Rok 1827 – urodziła się E. White, konkurentka pastora Russella
Ellen G. Harmon, po mężu White, urodziła się w ubogiej rodzinie. Pewien przypadek sprawił, że mając 9 lat dostała kamieniem w nos, co spowodowało uszczerbek na zdrowiu na całe jej życie.
Wielu dopatruje się w tym jej ‘daru proroctwa’:
„Tutaj, gdy miałam dziewięć lat, zdarzył się wypadek, który miał wpływ na całe moje życie. Szłam z moją siostrą-bliźniaczką i z jedną koleżanką szkolną przez łąkę w Portlandzie, kiedy jakaś dziewczyna w wieku około trzynastu lat, która z powodu jakiejś drobnostki wpadła w gniew i rzuciła kamieniem, który mnie uderzył w nos. Zostałam okaleczona, straciłam przytomność i upadłam na ziemię. (...) Nie pamiętam niczego co się wydarzyło po tym wypadku. Moja mama mówiła, że nie reagowałam na nic, i że leżałam nieprzytomna przez trzy tygodnie. (...) Kiedy ponownie wróciła mi świadomość, miałam wrażenie jakbym cały czas spała. Nie pamiętam tego wydarzenia i nie znałam przyczyny mej choroby. Zrobiono dla mnie dużą kołyskę i leżałam w niej przez wiele tygodni. Schudłam tak, że wyglądałam jak szkielet. (...) Dwa lata nie mogłam oddychać przez nos” (Życie i działanie Ellen G. White Kowale 2005 s. 17-18).
Podobnie, jak ona, Russell, także nazywany prorokiem, i jak ona miał problemy z głową:
„W dwudziestym roku jego życia pewien właściciel nie chciał zrobić z nim kontraktu na wynajęcie pewnego lokalu, ponieważ mniemał, że on umrze pierwej niż skończy się termin kontraktu. Przez 50 lat cierpiał na ustawiczny ból głowy, spowodowany upadkiem, gdy był młodzieńcem a przez 25 lat cierpiał na hemoroidy, wskutek czego w najwygodniejszym nawet krześle nie mógł należycie odpocząć...” (Dokonana Tajemnica 1925 s. 65).
Ona opanowała swym biznesem Waszyngton, a on Nowy Jork.

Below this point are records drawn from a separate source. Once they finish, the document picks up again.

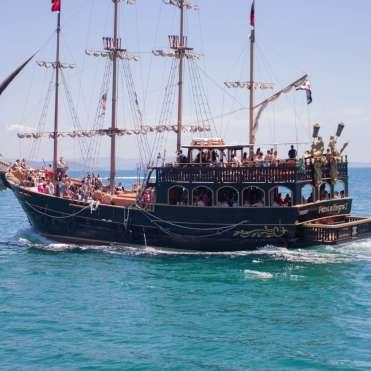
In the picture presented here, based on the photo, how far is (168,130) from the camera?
35125mm

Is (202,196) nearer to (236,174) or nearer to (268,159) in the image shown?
(236,174)

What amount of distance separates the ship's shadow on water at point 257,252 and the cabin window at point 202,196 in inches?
86.2

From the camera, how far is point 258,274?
78.8 ft

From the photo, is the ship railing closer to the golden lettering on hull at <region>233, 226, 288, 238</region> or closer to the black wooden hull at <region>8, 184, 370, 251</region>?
the black wooden hull at <region>8, 184, 370, 251</region>

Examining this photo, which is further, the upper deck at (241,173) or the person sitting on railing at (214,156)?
the person sitting on railing at (214,156)

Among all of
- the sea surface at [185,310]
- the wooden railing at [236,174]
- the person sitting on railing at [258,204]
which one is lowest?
the sea surface at [185,310]

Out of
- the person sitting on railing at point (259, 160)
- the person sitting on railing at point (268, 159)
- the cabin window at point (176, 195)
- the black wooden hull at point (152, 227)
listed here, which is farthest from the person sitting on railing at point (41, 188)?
the person sitting on railing at point (268, 159)

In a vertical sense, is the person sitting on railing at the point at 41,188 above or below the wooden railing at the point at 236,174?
below

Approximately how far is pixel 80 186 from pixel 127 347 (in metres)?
18.9

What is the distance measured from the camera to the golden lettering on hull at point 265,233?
27.0 m

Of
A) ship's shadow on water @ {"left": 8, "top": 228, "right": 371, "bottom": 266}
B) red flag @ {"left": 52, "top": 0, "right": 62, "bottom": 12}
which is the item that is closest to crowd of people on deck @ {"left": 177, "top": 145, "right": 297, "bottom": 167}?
ship's shadow on water @ {"left": 8, "top": 228, "right": 371, "bottom": 266}

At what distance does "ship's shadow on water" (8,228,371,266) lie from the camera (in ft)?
88.0

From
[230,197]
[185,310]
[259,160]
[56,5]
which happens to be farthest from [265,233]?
[56,5]

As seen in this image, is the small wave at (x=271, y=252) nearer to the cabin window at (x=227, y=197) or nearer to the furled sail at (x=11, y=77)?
the cabin window at (x=227, y=197)
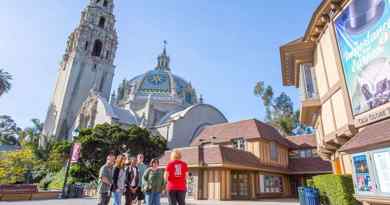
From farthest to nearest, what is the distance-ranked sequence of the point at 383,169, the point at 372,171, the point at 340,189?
1. the point at 340,189
2. the point at 372,171
3. the point at 383,169

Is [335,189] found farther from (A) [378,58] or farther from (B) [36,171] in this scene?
(B) [36,171]

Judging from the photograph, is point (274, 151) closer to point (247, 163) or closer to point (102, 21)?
point (247, 163)

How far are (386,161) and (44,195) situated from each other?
17118mm

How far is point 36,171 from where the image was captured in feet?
100

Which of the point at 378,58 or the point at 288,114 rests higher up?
the point at 288,114

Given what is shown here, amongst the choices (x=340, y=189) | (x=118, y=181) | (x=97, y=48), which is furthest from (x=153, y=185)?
(x=97, y=48)

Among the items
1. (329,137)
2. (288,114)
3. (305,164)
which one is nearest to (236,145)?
(305,164)

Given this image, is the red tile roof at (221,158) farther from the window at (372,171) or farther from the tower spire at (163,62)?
the tower spire at (163,62)

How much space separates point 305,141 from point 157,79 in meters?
32.7

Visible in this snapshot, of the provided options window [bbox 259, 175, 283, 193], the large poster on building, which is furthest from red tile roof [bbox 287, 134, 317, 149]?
the large poster on building

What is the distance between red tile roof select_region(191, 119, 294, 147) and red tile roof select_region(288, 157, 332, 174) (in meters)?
1.78

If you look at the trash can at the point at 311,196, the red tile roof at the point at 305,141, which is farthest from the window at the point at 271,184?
the trash can at the point at 311,196

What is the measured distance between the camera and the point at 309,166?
21156mm

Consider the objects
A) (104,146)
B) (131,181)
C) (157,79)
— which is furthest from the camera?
(157,79)
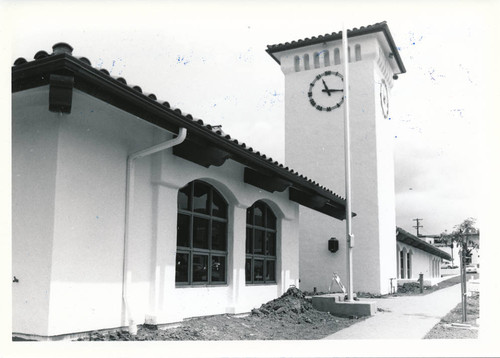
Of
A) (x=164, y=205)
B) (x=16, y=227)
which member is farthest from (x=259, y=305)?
(x=16, y=227)

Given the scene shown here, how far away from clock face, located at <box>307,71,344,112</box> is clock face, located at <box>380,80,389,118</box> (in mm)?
1570

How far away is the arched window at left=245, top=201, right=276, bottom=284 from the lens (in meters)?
10.5

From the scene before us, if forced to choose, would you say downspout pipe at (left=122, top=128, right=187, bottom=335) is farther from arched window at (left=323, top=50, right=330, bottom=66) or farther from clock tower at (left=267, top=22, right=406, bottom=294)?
arched window at (left=323, top=50, right=330, bottom=66)

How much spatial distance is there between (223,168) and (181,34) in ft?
8.43

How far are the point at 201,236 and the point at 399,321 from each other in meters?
4.49

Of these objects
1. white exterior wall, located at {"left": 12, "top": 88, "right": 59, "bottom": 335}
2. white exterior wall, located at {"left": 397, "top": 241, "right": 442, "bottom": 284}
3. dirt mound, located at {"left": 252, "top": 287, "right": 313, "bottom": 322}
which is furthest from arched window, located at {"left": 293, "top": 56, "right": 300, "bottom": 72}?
white exterior wall, located at {"left": 12, "top": 88, "right": 59, "bottom": 335}

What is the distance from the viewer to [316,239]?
59.2 ft

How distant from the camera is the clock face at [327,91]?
17.9 m

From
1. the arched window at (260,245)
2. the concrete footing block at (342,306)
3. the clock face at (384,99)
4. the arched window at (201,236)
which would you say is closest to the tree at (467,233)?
the concrete footing block at (342,306)

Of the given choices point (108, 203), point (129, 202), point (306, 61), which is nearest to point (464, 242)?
point (129, 202)

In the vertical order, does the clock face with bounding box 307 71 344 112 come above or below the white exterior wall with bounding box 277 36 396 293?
above

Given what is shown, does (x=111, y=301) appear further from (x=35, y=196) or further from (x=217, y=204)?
(x=217, y=204)

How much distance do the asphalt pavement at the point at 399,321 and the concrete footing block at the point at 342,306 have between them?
23 cm

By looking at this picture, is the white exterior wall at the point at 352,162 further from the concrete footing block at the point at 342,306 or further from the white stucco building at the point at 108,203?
the white stucco building at the point at 108,203
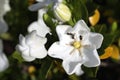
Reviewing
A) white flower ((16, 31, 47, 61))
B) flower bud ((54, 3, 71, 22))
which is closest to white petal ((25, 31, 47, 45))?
white flower ((16, 31, 47, 61))

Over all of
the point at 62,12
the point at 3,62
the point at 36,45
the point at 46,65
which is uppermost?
the point at 62,12

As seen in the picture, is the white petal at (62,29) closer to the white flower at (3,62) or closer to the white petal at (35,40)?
the white petal at (35,40)

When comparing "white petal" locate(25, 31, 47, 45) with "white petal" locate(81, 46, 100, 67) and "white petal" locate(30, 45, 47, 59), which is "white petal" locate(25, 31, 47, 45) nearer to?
"white petal" locate(30, 45, 47, 59)

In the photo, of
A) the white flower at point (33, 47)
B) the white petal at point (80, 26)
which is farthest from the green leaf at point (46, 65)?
the white petal at point (80, 26)

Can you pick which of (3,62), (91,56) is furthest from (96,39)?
(3,62)

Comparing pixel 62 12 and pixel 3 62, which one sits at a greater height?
pixel 62 12

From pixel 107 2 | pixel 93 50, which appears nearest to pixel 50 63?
pixel 93 50

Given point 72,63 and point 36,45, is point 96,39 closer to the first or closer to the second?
point 72,63
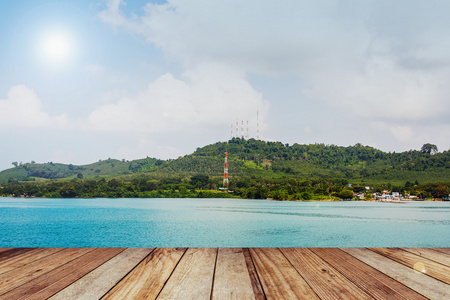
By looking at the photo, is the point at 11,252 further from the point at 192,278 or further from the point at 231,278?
the point at 231,278

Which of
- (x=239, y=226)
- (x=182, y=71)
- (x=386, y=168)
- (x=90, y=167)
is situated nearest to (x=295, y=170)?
(x=386, y=168)

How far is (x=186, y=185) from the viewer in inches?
4572

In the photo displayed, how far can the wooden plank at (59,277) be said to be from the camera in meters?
1.87

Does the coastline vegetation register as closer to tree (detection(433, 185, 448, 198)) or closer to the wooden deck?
tree (detection(433, 185, 448, 198))

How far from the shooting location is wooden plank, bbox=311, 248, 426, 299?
187cm

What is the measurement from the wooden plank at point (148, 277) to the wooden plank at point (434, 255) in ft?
6.89

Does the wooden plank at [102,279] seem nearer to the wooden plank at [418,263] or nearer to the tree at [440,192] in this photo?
the wooden plank at [418,263]

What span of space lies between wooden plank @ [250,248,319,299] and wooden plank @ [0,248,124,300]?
4.02ft

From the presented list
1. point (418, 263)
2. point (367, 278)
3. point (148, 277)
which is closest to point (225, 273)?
point (148, 277)

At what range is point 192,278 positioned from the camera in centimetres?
213

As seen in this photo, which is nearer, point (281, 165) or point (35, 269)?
point (35, 269)

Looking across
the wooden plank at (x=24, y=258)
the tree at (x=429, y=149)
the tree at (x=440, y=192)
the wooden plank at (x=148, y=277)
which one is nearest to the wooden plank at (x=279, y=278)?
the wooden plank at (x=148, y=277)

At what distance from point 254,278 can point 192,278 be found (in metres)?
0.40

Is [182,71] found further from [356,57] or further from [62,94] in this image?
[356,57]
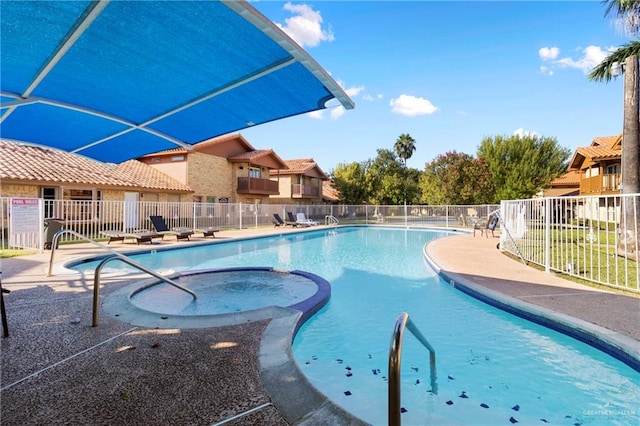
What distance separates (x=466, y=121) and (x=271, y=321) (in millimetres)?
25536

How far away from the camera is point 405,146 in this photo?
5762 cm

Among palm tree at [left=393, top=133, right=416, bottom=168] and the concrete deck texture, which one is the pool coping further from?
palm tree at [left=393, top=133, right=416, bottom=168]

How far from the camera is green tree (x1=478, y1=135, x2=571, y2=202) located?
28.2m

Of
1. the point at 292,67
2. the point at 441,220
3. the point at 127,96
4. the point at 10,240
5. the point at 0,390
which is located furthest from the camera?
the point at 441,220

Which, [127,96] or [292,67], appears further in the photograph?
[127,96]

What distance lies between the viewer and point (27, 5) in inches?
91.7

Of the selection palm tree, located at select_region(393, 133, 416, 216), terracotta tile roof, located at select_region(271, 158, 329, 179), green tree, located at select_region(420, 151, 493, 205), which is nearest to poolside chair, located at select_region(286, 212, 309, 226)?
terracotta tile roof, located at select_region(271, 158, 329, 179)

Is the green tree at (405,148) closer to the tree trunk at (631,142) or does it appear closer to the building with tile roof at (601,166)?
the building with tile roof at (601,166)

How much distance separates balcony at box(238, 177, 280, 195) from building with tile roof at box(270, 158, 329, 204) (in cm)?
386

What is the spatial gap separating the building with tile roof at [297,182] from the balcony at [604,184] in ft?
81.6

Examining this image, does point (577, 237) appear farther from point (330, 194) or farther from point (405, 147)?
point (405, 147)

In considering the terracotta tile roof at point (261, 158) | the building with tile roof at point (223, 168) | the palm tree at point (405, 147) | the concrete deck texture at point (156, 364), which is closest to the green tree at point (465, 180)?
the terracotta tile roof at point (261, 158)

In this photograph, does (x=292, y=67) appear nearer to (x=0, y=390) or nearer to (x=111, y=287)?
(x=0, y=390)

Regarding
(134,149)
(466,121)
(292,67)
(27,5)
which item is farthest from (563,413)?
(466,121)
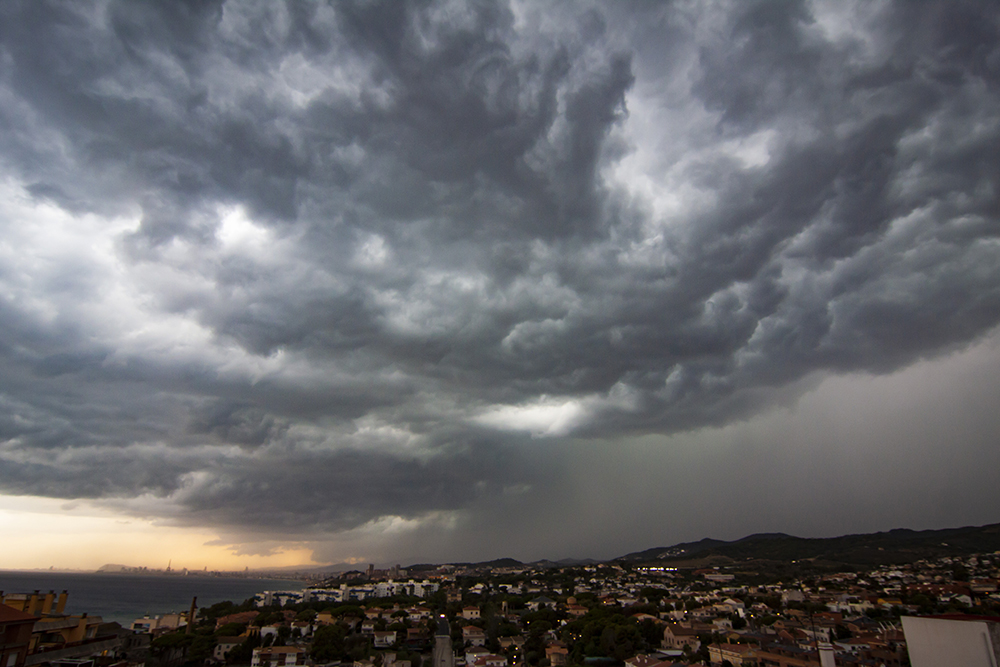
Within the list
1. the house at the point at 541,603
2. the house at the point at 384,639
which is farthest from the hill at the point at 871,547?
the house at the point at 384,639

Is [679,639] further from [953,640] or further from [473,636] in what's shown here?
[953,640]

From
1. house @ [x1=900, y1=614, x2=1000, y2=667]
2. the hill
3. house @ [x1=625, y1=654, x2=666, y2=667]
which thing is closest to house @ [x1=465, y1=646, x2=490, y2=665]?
house @ [x1=625, y1=654, x2=666, y2=667]

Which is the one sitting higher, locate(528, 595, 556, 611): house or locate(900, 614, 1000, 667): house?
locate(900, 614, 1000, 667): house

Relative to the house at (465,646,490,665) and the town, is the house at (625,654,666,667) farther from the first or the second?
the house at (465,646,490,665)

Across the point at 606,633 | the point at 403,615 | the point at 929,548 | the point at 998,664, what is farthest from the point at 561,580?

Jakoś ich drogi się nie krzyżowały i nie zwalczali specjalnie swojej działalności. Tym bardziej że każde z nich odwoływało się do chronologicznych nauk Millera.
Czyżby była jakaś cicha umowa, jak Coca Cola z Pepsi Colą, gdy jedni wzięli pod opiekę Chiny, a drudzy ZSRR?